The AI Act introduces obligations to ensure transparency, accountability, and risk mitigation for GPAI models. Key points from the guidelines:
✅ Providers must maintain technical documentation describing the training process, data, and model capabilities.
✅ Providers must provide information to downstream users (e.g., pharma companies integrating these models into clinical trial systems).
✅ Providers must develop a copyright compliance policy and publicly share a summary of training data.
Who Is a Provider? What Triggers Obligations?
According to the AI Act:
Provider: Any actor who develops or has a GPAI model developed and places it on the EU market, under their own name or trademark, for free or for payment.
Placing on the market: Making the model available on the EU market for the first time, via API, download, cloud service, etc.—regardless of the provider’s global location
Some GPAI models may have systemic risk, meaning they could significantly impact public health, safety, or fundamental rights.
A model is presumed to have systemic risk if its training used over 10²⁵ FLOP (floating-point operations). These high-impact models face extra obligations, including:
Continuous risk assessments and mitigation.
Robust cybersecurity measures.
Incident reporting to the EU AI Office.
The guidelines explain that GPAI models released under a free and open-source licence can be exempt from some transparency requirements, but only if:
They allow free use, modification, and redistribution.
The model’s parameters, weights, architecture, and usage documentation are publicly available.
There’s no monetisation of access or use.
These exemptions do not apply to open-source models with systemic risk.
Transitional Compliance and Enforcement Timelines
August 2, 2025: Obligations take effect for newly placed GPAI models
August 2, 2027: Models placed on the market before August 2025 must achieve full compliance
Enforcement powers (including fines): Begin August 2, 2026; the European Artificial Intelligence Office will supervise implementation and enforcement
For pharmaceutical companies, these guidelines have direct and practical implications:
If your teams build or deploy GPAI models for drug discovery, trial optimisation, safety signal detection, or patient support, you must understand if the model qualifies as GPAI and whether it is considered high risk.
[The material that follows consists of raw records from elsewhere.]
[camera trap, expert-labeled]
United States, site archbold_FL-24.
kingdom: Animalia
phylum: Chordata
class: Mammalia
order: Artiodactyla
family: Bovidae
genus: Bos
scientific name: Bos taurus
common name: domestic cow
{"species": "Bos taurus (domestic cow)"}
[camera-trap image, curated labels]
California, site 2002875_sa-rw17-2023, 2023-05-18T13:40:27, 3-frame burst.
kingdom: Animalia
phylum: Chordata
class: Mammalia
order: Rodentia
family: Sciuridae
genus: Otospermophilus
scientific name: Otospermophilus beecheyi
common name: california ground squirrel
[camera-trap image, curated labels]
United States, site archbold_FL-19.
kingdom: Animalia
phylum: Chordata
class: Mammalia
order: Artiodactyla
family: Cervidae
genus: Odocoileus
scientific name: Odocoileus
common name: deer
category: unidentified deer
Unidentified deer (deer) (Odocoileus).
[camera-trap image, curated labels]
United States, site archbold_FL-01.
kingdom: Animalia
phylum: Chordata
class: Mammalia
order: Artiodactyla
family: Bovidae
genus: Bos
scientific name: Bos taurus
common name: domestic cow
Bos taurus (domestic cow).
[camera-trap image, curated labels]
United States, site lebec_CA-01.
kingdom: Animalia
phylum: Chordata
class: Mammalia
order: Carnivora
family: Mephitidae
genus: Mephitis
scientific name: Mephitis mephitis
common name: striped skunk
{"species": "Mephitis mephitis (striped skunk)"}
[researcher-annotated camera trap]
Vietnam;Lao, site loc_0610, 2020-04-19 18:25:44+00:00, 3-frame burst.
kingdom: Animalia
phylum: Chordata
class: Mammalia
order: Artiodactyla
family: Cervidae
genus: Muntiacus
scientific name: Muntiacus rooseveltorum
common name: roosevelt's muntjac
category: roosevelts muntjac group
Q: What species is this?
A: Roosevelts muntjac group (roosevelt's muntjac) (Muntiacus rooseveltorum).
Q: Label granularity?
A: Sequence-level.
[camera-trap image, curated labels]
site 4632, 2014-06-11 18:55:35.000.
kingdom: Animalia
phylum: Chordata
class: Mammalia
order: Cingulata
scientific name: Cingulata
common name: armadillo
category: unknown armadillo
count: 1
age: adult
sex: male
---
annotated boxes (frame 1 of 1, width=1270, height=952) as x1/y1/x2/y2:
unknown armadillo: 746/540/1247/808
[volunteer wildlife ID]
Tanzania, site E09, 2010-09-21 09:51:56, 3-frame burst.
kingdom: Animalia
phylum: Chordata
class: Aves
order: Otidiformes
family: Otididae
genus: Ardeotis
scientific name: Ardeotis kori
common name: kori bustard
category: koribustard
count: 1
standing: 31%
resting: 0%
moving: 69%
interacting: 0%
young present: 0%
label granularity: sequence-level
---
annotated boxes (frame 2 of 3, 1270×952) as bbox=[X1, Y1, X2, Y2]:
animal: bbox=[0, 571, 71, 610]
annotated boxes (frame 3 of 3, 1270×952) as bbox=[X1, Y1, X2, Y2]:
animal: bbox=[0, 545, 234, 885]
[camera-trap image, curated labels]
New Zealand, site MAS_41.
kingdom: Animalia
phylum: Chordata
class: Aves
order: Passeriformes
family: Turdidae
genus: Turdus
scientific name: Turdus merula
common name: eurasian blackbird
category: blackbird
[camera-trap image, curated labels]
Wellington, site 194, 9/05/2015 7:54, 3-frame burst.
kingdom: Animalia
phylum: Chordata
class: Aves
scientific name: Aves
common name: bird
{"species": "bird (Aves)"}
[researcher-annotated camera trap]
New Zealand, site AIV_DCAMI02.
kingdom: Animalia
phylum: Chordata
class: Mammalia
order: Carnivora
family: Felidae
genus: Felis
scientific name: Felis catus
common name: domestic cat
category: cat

If you modify or fine-tune large GPAI models (for example, adapting a public LLM to your proprietary biomedical dataset), you could become the provider, with obligations under the AI Act.
For compliance, you will need to keep clear technical documentation, risk assessments, and summaries of training data, and possibly set up internal processes to monitor ongoing systemic risks.
The guidelines also help pharma teams choose the right AI partners: upstream providers who meet EU requirements, share documentation, and comply with systemic risk obligations.